# DOCUMENT TEXT
+ + + + +
Supporting journalistic entrepreneurialism & innovation

I’m delighted to announce that I’ve received a $100,000, two-year grant from the McCormick Tribune Foundation to provide seed funding to news start-ups developed by students in my course in entrepreneurial journalism at CUNY’s Graduate School of Journalism. A jury of industry leaders from the media community in New York – experts in content, revenue, marketing, venture capital and startups – are speaking with the class, helping guide students through creating their proposals, and at the end they will select the projects (if any) likely of success as sustainable journalistic enterprises and deserving of investment from the fund. The full announcement is here.

How’s that for cool?

We’re teaching the class for a few reasons. First, it’s more likely than ever that journalism students today will need to work independently — and not just as freelancers banging down the door of major media but also possibly as the proprietors of new enterprises of their own; we’re seeing more and more of that. Second, journalism needs more such sustainable enterprises; this is how it will expand rather than shrink. Third, journalism needs more innovation; I think it will most likely continue to come from without rather than from within the incumbent companies. Fourth, journalists need to better understand the business of media — which they long ignored, because they could afford to — and they must take responsibility for sustaining journalism.

What’s so wonderful about this grant is that it makes all this real. The students are now competing not for a grade but for a chance to create a new product, a business, and a career. They won’t just be producing prototypes that sit on a classroom shelf. And as I told the wonderful folks at McCormick Tribune when we started discussing the idea, this sends a strong and needed message to the industry — that we must invest in innovation and the future, we have to put our money where our mouth is. Well, make that McCormick Tribune’s generously granted money.
+ + + + +
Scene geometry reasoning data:
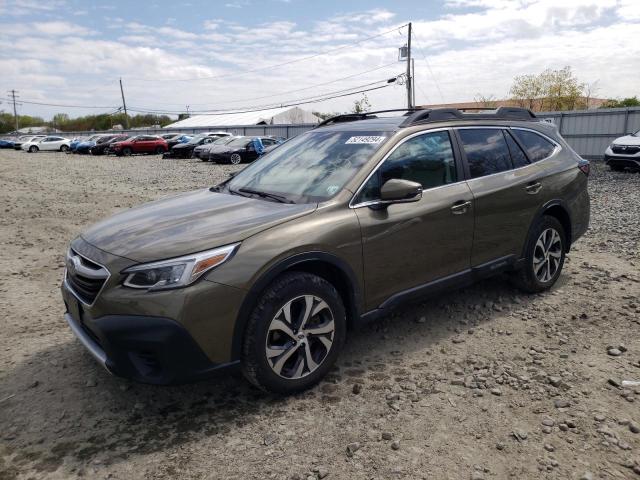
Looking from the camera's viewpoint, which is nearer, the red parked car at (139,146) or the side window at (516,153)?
the side window at (516,153)

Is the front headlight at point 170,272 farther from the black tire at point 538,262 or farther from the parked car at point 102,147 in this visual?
the parked car at point 102,147

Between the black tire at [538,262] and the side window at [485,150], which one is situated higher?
the side window at [485,150]

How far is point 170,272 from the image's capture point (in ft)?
9.23

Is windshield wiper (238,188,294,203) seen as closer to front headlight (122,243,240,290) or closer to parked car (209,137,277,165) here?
front headlight (122,243,240,290)

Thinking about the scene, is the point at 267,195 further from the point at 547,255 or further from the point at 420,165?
the point at 547,255

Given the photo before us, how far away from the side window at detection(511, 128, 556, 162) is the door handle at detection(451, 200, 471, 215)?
3.98ft

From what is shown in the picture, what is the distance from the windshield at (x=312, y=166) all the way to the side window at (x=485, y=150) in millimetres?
867

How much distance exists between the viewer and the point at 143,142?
113 ft

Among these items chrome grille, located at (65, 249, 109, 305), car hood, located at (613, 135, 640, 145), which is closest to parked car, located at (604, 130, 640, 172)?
car hood, located at (613, 135, 640, 145)

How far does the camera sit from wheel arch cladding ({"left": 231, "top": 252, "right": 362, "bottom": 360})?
2934mm

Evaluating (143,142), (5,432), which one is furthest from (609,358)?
(143,142)

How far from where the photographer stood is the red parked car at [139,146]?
34.0 meters

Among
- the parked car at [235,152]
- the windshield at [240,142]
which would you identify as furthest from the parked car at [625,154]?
the windshield at [240,142]

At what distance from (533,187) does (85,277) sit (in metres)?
3.77
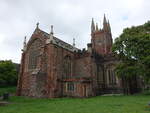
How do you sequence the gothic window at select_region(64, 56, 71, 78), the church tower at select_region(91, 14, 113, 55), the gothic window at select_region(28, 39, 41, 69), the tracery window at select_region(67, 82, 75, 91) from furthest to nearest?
+ + + + +
# WHAT YOU WILL DO
**a.** In the grant announcement, what are the amount and the duration of the grant from the McCormick Tribune Foundation?
**b.** According to the grant announcement, why does the grant make the entrepreneurial journalism course real? Answer in one to three sentences.
**c.** Extend the grant announcement with a paragraph that follows on from its final sentence.
The scene geometry reasoning data is separate material, independent of the grant announcement.

# WRITTEN RESPONSES
**a.** $100,000 over two years.

**b.** The students now compete for a chance to create a new product, a business, and a career instead of a grade. Their work will not end as prototypes sitting on a classroom shelf.

**c.**
I’m having an absolute ball teaching the course, working with the students on their good — possibly great — ideas. It’s as if I’m on the board of 15 startups. They need to create a proposal that covers everything any startup must cover: the need in the marketplace, the content/product/service plan, market research, competitive analysis, a revenue (read: advertising) plan, a marketing (read: viral) plan, an operating plan, a launch plan. We’re digging into each of these, pressing individually and as a group and with our guests to make the ideas better, find and answer the challenges. I’m not trying to turn them into MBAs, but they all must answer the question: why does the market need this and how will sustain itself. Journalistic sustainability is our rallying cry.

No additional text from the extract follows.